European Commission calls for cyber security proposals

The European Commission is making €145.5 million available to help small and medium-sized enterprises and public bodies to boost their cybersecurity, with specific help for hospitals and healthcare providers.

It's launched two calls for proposals. The first is part of the Digital Europe Programme, with a budget of €55 million, €30 million of which will go to enhance the cybersecurity of hospitals and healthcare providers.

€15 million will go to post-quantum Public Key Infrastructures, meanwhile, with €10 million allocated to enhance the Network Connectivity Center (NCC) Networks.

The plan is to help organizations detect, monitor, and respond to cyber threats, particularly ransomware. The aim is to have identified the key ransomware strains targeting healthcare by the end of this year, and to set up a ransomware recovery subscription service by 2026.

"This will boost the resilience of the European healthcare system, especially in the current geopolitical context, aligning with the EU action plan on cybersecurity in hospitals and healthcare," said the Commission.

The fund will be used for pilot projects including national or regional hospital clusters, healthcare systems, professional associations, and cybersecurity service providers.

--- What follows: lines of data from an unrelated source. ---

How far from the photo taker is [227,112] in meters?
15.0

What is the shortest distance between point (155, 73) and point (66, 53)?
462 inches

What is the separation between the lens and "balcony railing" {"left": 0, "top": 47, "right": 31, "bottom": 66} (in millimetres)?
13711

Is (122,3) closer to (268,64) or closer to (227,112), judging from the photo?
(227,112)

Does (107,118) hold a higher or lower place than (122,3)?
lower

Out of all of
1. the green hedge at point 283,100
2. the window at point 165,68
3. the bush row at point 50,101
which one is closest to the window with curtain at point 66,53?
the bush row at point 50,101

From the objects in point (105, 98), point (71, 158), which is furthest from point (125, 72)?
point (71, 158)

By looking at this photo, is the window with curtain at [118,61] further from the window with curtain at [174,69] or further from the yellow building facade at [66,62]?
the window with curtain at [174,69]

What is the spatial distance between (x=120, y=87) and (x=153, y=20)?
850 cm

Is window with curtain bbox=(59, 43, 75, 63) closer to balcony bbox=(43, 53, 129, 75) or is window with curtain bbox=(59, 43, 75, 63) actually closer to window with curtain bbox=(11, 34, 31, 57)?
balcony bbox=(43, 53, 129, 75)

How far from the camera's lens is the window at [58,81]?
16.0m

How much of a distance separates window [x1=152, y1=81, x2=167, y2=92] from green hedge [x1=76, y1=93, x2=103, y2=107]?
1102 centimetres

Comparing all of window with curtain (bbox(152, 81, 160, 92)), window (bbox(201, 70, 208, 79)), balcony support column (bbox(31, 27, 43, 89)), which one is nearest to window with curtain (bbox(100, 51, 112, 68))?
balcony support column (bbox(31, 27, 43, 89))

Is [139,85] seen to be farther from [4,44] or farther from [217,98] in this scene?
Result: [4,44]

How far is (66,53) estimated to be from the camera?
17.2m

These could include, for example, the creation of security operation centers offering real-time monitoring, threat detection, and rapid incident response, as well as the use of cybersecurity tools including Security Information and Event Management (SIEM) platforms, threat intelligence, and automated response capabilities.

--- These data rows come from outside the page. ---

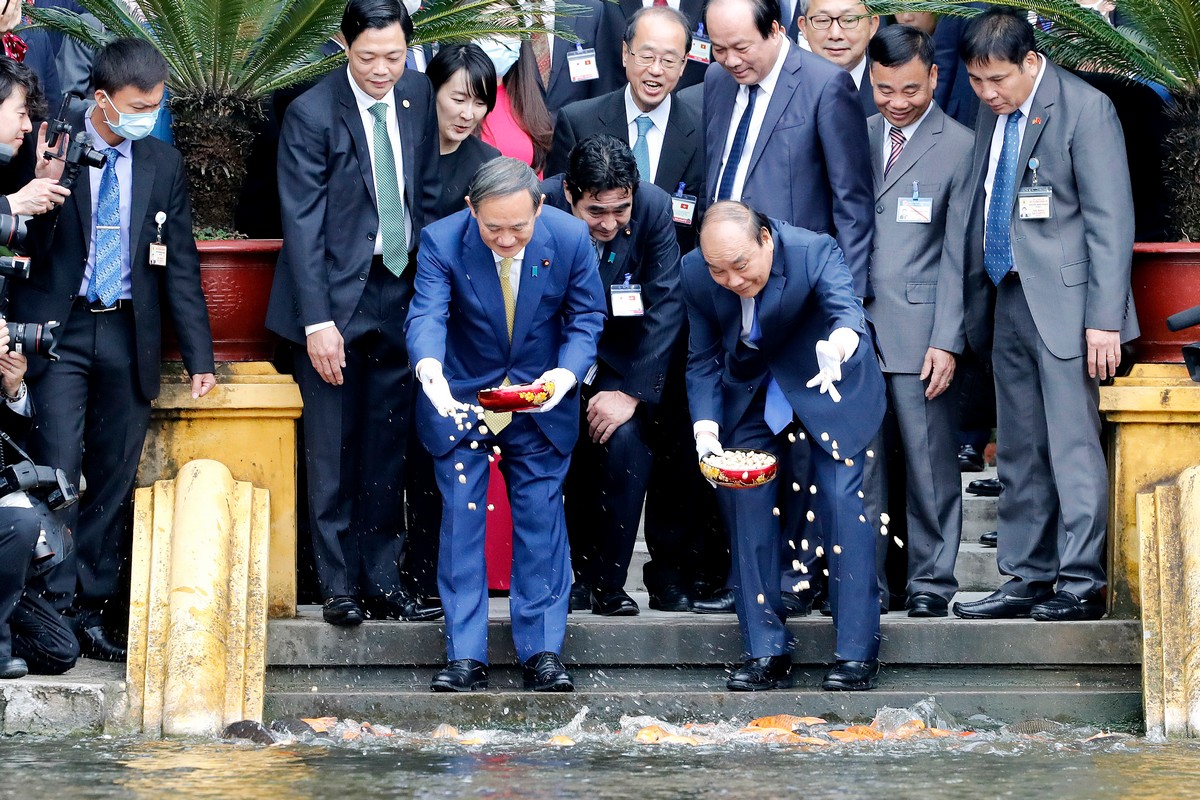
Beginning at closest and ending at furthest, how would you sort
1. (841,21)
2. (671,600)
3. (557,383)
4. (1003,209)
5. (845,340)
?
1. (845,340)
2. (557,383)
3. (1003,209)
4. (671,600)
5. (841,21)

The second call, forming part of the Horizon Europe Programme, has a budget of around €90.5 million. It will, said the Commission, support the use and development of generative AI for cybersecurity applications and new advanced tools and processes for operational cybersecurity, along with privacy-enhancing technologies and post-quantum cryptography.

Of this, €40 million will go to generative AI for cybersecurity applications, €23.55 million on new tools and processes for operational cybersecurity, and €11 on privacy enhancing technologies.

Security evaluations of Post-Quantum Cryptography (PQC) primitives will get €4 million, with €6 million for the security of implementations of PQC algorithms and another €6 million for the integration of PQC) algorithms into high-level protocols.

Proposals for the first call can be submitted until 7 October here, with the second here, open until 12 November.

According to the Commission, in 2023 alone, EU countries reported 309 significant cybersecurity incidents targeting the healthcare sector -- more than any other critical sector. And the call for healthcare cybersecurity proposals follows an EU action plan launched earlier this year.

"Digital technologies and health data-driven solutions have opened unparalleled opportunities in healthcare. They enable precision medicine, real-time patient monitoring, and seamless communication between healthcare providers across borders," said Olivér Várhelyi, commissioner for health and animal Welfare.

"But digitalization is only as strong as the trust it inspires and resilient from cyberattacks. Patients must feel confident that their most sensitive information is secure. Healthcare professionals must have faith in the systems they use daily to save lives."